→ Assigned task 1
Write out the stretch of the polenta recipe from "Creamy vegan sage" through "or microwave oven.".
→ Assigned task 2
In the polenta recipe's microwave method, how much longer does the polenta cook after the nutritional yeast is stirred in?

→ Text provided
>>>>>

Golden Polenta with Cannellini Beans and Mushroom Sage Gravy

Creamy vegan sage and mushroom gravy can be a delicious starter course too! Top just one warm polenta square with a spoonful of the mushroom and bean gravy. Sprinkle with parsley. Times here are for polenta cooked in the Instant Pot pressure cooker or microwave oven. 
Prep Time20 mins
Cook Time25 mins
Total Time45 mins
Course: Main Course
Cuisine: American, Vegan, Vegetarian
Keyword: Polenta, mushrooms, vegan gravy
Servings: 6 servings
Calories: 240kcal


For the polenta:

  • 1 cup coarse polenta cornmeal
  • 2 cups water
  • 1 ½ cups vegetable broth
  • 1 tablespoon olive oil
  • ½ teaspoon salt
  • 1 tablespoon nutritional yeast (see note)
  • Olive oil to brush the tops of the polenta

For the gravy:

  • 1 tablespoon olive oil
  • 1 onion , thinly sliced (about 2 cups)
  • 8 ounces sliced crimini mushrooms
  • 1 clove garlic , minced
  • 2 teaspoons arrowroot starch or whole wheat flour
  • 3/4 cup vegetable broth (see note)
  • 1 tablespoon finely chopped fresh sage (see note)
  • 3 tablespoons tahini
  • 1 ½ cups cannellini beans or white beans , (one (15-ounce) can, drained and rinsed
  • ¼ teaspoon fine sea salt
  • Freshly ground black pepper
  • 2 tablespoons chopped Italian leaf parsley


  • Very lightly oil a 12 x 16-inch baking sheet. Combine the water, vegetable broth, salt, polenta and the olive oil in a cooking container, either a pressure cooker, microwave-safe bowl, or heavy soup pot. 
  • To cook in an Instant Pot pressure cooker: Put the vegetable broth and water, polenta, olive oil, and salt in the Instant Pot. Do not stir. Lock lid. Sent the top Vent to seal. Cook on Porridge setting with time adjusted to 7 minutes. Natural pressure release for 10 minutes, then vent to release the pressure completely.
  • To cook in microwave oven: Cover and cook on highest power for five minutes. Stir, cover again and cook for another five minutes. Stir in the nutritional yeast, cover and cook for three more minutes. 
  • To cook stovetop: Bring 2 cups water and 2 cups vegetable broth to a boil in a medium-size heavy sauce pan over high heat. Add the salt and olive oil. Slowly pour cornmeal into the hot liquid, stirring with a wire whisk or wooden spoon. In 2 to 3 minutes, when the polenta begins to thicken, reduce heat to low. Cook for at least 45 minutes, giving it a stir every 5 minutes or so. When it is very thick, stir in the nutritional yeast.
  • Quickly pour the soft polenta into the prepared baking sheet and spread into an even layer before it cools. It will be a bit less than ¼-inch thick. Cover and chill until firm.

<<<<<

→ Data listing
>>>>>

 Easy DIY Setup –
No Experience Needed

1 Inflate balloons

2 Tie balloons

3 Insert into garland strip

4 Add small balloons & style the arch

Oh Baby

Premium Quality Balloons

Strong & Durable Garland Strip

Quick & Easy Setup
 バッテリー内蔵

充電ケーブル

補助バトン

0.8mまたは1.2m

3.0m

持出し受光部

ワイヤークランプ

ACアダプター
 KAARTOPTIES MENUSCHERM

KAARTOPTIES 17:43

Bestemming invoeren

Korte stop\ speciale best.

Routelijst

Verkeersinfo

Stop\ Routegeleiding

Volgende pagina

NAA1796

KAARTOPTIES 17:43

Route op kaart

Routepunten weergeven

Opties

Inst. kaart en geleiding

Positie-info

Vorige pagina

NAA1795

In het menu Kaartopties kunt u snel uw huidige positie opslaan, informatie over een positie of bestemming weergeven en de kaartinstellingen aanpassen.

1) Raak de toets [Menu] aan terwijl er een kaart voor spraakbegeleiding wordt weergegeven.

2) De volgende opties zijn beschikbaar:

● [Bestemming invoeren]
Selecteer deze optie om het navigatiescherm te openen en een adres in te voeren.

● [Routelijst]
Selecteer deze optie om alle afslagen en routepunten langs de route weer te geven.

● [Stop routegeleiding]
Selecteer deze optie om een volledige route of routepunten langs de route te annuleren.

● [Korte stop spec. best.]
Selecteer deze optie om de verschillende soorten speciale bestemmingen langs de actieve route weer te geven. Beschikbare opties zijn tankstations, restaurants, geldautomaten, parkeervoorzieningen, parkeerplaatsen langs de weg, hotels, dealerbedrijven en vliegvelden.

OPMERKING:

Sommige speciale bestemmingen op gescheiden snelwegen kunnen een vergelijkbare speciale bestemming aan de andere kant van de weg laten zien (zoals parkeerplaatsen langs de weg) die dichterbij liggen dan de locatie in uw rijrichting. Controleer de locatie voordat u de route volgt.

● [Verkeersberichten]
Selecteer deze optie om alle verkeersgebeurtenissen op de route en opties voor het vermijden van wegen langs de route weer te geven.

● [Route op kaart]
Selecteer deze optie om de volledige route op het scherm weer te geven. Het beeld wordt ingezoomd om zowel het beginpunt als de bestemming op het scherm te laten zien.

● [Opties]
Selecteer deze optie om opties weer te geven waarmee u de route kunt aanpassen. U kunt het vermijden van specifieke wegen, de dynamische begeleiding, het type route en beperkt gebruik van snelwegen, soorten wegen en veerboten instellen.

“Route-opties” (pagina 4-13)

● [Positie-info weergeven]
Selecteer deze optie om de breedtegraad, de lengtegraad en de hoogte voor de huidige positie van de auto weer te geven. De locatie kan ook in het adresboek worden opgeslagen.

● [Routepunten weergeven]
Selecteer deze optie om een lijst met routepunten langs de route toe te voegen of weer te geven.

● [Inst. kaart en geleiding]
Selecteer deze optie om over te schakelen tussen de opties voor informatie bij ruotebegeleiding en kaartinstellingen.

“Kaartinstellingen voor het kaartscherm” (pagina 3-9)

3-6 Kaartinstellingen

<<<<<
>>>>>

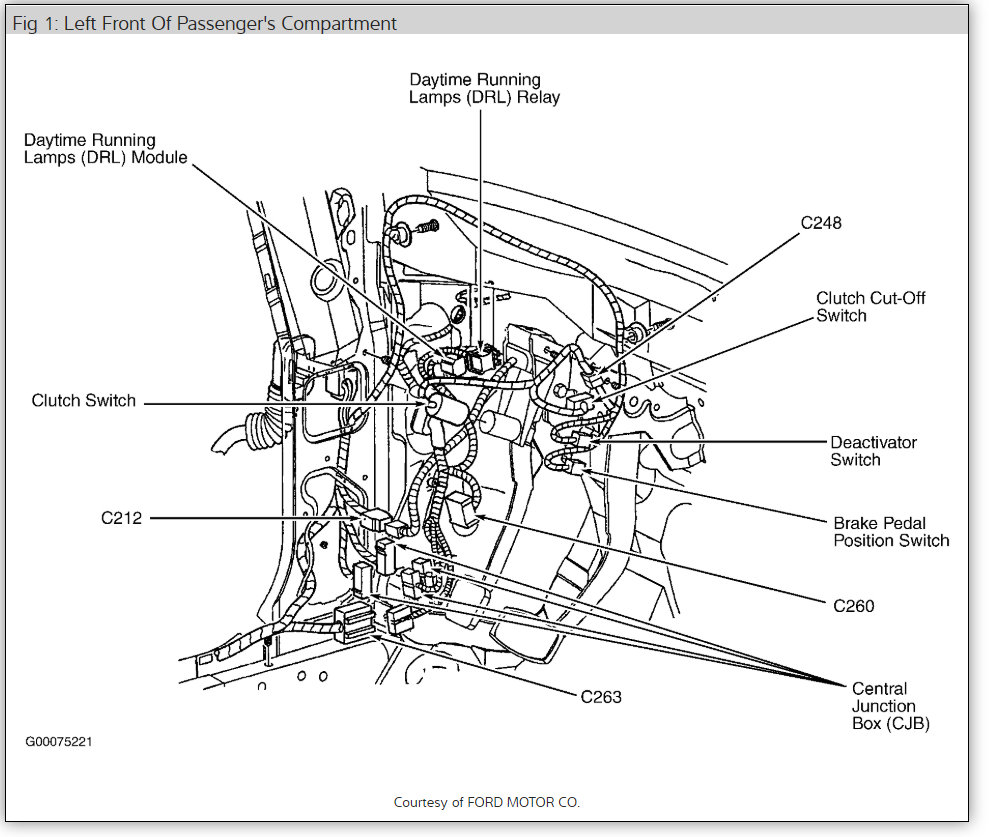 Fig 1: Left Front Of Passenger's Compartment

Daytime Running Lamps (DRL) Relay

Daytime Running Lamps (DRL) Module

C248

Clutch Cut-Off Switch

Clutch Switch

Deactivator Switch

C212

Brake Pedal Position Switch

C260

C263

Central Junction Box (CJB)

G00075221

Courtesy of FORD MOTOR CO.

<<<<<

→ Written answer 1
Creamy vegan sage and mushroom gravy can be a delicious starter course too! Top just one warm polenta square with a spoonful of the mushroom and bean gravy. Sprinkle with parsley. Times here are for polenta cooked in the Instant Pot pressure cooker or microwave oven.

→ Written answer 2
Three more minutes, covered.